School Health Center Evaluation with a "Twist" of Quality

142nd APHA Annual Meeting and Exposition (November 15 - November 19, 2014): http://www.apha.org/events-and-meetings/annual
Wednesday, November 19, 2014 : 12:50 PM - 1:10 PM

Shelly Kaller, MPH , Philip R. Lee Institute for Health Policy Studies, University of California, San Francisco, San Francisco, CA
Sara Geierstanger, MPH , Philip R. Lee Institute for Health Policy Studies, University of California, San Francisco, San Francisco, CA
Marta Lutsky, MPH, MEd , Alameda County Health Care Services Agency, Center for Healthy Schools and Communities, San Leandro, CA
Claire Brindis, DrPH , Bixby Center for Global Reproductive Health & Philip R. Lee Institute for Health Policy Studies, University of California, San Francisco, San Francisco, CA
This presentation describes methods and results from a comprehensive evaluation of 25 School Health Centers (SHCs) in Alameda County (located east of San Francisco), which for the past decade has documented that SHCs are well-positioned to provide quality adolescent health care.  The evaluation has collected client demographics, services received, and impact on health access and outcomes. New quality of care measures were added in 2013-14. Current data collection methods include provider documentation of client demographics, services and outcomes in a web-based database; client surveys; and school-wide student surveys.  

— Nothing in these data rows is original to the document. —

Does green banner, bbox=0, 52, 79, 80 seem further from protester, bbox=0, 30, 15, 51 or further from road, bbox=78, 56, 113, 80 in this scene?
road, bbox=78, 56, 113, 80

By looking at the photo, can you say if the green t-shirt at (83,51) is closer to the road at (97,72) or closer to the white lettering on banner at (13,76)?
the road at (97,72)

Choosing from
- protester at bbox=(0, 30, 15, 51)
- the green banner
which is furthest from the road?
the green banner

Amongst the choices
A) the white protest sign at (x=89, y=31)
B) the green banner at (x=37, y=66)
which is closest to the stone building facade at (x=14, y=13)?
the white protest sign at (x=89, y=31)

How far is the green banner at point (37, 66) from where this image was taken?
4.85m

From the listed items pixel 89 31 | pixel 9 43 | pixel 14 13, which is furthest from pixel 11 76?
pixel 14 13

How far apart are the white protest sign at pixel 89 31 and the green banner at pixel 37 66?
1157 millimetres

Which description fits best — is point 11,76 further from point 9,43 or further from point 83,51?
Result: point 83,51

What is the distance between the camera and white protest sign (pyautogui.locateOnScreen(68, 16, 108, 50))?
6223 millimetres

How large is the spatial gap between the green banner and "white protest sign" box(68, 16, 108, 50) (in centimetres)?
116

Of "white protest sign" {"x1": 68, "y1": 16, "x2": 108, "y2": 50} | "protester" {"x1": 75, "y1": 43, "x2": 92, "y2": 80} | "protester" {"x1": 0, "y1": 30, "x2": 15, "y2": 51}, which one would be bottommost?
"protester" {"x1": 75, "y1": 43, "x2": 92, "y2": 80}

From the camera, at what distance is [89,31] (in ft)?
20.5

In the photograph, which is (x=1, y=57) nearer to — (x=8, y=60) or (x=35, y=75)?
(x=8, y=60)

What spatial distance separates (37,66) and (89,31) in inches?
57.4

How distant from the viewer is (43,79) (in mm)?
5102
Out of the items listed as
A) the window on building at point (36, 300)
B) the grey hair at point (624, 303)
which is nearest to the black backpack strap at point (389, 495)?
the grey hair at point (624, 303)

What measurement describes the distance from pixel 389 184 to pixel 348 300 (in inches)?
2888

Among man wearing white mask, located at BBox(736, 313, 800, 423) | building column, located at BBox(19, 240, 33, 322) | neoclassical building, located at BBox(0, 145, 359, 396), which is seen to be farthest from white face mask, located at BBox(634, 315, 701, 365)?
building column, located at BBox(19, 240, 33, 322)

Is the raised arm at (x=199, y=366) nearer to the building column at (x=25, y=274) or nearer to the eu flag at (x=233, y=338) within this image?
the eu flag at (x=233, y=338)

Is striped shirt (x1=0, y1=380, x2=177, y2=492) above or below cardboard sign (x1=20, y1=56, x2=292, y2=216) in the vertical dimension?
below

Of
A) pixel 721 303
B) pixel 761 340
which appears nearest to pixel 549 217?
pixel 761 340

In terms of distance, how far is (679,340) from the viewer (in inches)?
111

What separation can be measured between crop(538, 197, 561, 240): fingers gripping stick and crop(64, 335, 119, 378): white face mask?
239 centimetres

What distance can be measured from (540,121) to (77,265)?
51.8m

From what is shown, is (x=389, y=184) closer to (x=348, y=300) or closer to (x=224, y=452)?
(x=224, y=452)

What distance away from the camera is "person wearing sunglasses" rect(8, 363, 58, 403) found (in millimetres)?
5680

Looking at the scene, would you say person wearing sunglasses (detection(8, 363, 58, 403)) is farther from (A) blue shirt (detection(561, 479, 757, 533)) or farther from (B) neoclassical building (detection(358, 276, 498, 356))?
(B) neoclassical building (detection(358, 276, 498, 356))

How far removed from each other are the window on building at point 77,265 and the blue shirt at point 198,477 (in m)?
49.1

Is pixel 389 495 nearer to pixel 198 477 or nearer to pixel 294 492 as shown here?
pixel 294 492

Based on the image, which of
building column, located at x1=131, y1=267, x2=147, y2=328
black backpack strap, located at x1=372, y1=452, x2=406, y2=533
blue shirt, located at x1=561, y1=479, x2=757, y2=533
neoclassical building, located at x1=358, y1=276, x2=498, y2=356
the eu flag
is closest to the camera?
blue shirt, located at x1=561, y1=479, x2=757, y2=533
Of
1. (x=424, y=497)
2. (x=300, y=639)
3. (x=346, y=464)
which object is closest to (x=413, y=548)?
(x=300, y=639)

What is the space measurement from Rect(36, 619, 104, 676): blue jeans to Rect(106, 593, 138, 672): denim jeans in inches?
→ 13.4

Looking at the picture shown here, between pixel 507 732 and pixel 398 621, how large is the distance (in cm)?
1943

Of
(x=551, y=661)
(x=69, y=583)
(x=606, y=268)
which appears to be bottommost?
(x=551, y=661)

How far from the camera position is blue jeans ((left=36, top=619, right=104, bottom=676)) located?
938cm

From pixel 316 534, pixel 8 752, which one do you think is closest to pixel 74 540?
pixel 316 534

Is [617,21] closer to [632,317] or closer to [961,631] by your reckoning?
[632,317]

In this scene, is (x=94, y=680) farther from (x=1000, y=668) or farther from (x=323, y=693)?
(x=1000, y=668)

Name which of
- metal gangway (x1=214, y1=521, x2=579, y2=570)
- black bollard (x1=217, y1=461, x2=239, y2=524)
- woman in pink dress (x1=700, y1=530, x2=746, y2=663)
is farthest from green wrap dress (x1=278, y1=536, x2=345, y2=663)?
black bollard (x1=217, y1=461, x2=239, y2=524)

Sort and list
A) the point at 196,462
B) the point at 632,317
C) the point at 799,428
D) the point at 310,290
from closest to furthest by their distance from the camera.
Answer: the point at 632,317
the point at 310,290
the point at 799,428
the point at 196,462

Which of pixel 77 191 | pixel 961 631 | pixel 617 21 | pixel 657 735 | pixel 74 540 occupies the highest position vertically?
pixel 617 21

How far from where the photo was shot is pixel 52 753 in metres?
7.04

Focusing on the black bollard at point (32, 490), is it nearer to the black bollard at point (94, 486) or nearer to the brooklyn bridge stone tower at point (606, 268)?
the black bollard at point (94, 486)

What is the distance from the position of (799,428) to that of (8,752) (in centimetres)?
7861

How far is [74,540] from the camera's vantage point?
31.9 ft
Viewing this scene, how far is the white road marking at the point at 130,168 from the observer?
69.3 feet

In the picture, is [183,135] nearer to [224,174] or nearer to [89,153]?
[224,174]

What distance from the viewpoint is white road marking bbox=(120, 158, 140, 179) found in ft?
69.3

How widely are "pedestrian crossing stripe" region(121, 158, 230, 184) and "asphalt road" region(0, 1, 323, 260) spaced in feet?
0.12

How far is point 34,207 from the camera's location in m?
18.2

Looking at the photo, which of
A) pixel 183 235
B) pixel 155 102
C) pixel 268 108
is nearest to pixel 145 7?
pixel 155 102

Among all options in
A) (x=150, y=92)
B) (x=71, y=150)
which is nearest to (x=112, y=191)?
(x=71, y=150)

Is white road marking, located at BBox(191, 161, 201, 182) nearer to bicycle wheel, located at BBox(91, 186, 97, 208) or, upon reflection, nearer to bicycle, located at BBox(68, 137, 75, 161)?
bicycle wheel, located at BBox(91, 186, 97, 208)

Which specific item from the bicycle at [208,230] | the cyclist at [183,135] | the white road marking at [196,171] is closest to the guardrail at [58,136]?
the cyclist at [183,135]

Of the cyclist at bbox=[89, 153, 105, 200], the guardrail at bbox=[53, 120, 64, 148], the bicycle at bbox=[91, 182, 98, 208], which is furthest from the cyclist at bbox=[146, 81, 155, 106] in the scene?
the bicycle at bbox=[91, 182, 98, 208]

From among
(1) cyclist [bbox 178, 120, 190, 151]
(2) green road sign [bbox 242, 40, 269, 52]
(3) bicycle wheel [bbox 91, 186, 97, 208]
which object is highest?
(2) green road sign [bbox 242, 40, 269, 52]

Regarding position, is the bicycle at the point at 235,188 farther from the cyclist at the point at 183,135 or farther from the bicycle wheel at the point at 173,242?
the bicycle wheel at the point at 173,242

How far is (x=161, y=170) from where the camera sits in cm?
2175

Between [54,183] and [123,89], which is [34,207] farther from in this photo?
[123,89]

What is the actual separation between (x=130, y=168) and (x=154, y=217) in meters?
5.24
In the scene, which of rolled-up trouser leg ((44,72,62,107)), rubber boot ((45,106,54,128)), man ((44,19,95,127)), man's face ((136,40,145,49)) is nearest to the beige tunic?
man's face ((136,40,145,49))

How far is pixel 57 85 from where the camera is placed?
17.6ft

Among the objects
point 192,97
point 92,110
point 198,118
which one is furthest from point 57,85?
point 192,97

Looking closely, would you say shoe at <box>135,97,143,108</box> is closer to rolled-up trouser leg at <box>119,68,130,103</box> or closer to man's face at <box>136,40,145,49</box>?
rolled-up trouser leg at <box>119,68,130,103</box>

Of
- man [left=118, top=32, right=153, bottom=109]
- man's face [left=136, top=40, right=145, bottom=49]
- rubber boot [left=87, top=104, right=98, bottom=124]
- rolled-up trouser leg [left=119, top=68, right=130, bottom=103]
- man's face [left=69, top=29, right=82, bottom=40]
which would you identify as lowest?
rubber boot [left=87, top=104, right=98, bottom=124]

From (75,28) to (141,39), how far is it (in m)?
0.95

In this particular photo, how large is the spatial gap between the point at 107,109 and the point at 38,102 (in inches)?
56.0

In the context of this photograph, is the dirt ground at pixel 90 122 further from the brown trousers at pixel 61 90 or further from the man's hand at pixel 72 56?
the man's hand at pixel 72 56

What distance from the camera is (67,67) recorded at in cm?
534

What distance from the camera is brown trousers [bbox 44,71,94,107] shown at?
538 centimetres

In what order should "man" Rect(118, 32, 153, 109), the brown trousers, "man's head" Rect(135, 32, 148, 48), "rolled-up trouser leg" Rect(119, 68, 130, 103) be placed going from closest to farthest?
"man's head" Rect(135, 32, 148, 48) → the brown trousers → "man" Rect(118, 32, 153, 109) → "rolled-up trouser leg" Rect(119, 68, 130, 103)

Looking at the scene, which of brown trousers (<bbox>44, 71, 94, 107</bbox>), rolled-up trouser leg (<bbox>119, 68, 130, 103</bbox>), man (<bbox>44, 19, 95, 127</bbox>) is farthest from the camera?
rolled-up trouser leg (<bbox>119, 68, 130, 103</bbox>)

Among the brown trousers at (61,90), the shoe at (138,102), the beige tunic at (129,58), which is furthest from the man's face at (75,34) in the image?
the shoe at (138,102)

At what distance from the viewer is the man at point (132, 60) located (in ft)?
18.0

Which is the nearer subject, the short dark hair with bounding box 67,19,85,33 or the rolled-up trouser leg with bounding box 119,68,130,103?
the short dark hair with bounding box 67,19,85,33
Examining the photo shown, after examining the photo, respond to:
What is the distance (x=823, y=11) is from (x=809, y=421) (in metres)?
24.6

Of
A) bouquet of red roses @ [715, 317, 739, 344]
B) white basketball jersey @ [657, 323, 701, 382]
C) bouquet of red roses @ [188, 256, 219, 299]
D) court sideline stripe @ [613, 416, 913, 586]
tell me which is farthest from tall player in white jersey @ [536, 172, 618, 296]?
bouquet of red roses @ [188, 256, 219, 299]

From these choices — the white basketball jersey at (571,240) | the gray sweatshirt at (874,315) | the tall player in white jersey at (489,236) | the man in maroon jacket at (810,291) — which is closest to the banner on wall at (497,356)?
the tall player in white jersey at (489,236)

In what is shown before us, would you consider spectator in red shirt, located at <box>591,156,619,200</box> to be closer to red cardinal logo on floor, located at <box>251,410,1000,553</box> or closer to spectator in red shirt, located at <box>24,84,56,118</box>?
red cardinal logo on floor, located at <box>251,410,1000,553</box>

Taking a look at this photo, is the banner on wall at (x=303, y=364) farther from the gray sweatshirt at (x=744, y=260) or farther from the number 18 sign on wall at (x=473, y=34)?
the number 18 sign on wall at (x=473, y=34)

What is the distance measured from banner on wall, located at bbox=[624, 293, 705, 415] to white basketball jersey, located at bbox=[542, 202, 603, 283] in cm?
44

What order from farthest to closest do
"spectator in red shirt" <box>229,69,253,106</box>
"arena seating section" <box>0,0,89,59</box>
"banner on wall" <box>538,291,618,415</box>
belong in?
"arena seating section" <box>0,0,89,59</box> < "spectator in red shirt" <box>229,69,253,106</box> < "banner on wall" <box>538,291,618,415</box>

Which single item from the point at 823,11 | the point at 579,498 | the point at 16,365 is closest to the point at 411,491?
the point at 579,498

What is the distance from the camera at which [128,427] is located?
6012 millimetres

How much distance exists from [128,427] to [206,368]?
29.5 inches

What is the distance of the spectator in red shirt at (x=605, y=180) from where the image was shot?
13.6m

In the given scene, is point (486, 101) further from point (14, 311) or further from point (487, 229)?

In 2012-13, the SHCs served 11,813 youth from diverse backgrounds, 24% of whom were uninsured. Clients returned for multiple visits (4.5 on average), demonstrating the value of integrated and youth-friendly services. Female clients significantly improved contraceptive use (46% to 55% “always” using contraception), and behavioral health clients significantly improved scores in social relationships (by 25%) and emotional and behavioral functioning (by 19%). Dental decay improved or did not worsen in 91% of dental clients. Finally, survey respondents reported high satisfaction with SHC services and staff, and improvements to their physical and behavioral health and academic and leadership skills, because of the SHCs.

In the 2013-14 evaluation, new quality measures were added from Healthcare Effectiveness Data and Information Set (HEDIS), including weight assessment (BMI) and counseling for nutrition and physical activity, receipt of well-care visits, immunizations, and chlamydia screening. Preliminary results from these measures will be presented, along with lessons learned to improve documenting and providing high quality care to SHC adolescent clients.

Learning Areas:

Conduct evaluation related to programs, research, and other areas of practice

Learning Objectives:
Describe data collection methods used in a comprehensive, multi-site School Health Center evaluation. Assess benefits and challenges of documenting quality of care measures in School Health Centers. Discuss evaluation findings regarding School Health Center clients’ profile, services received, access to care, client satisfaction, quality of care, health outcomes, and behaviors.

Keyword(s): Evaluation, School-Based Health

Presenting author's disclosure statement:

Qualified on the content I am responsible for because: I have coordinated and directed multi-method evaluations of adolescent health programs for over ten years, with special focus on school-based health services.
Any relevant financial relationships? No

I agree to comply with the American Public Health Association Conflict of Interest and Commercial Support Guidelines, and to disclose to the participants any off-label or experimental uses of a commercial product or service discussed in my presentation.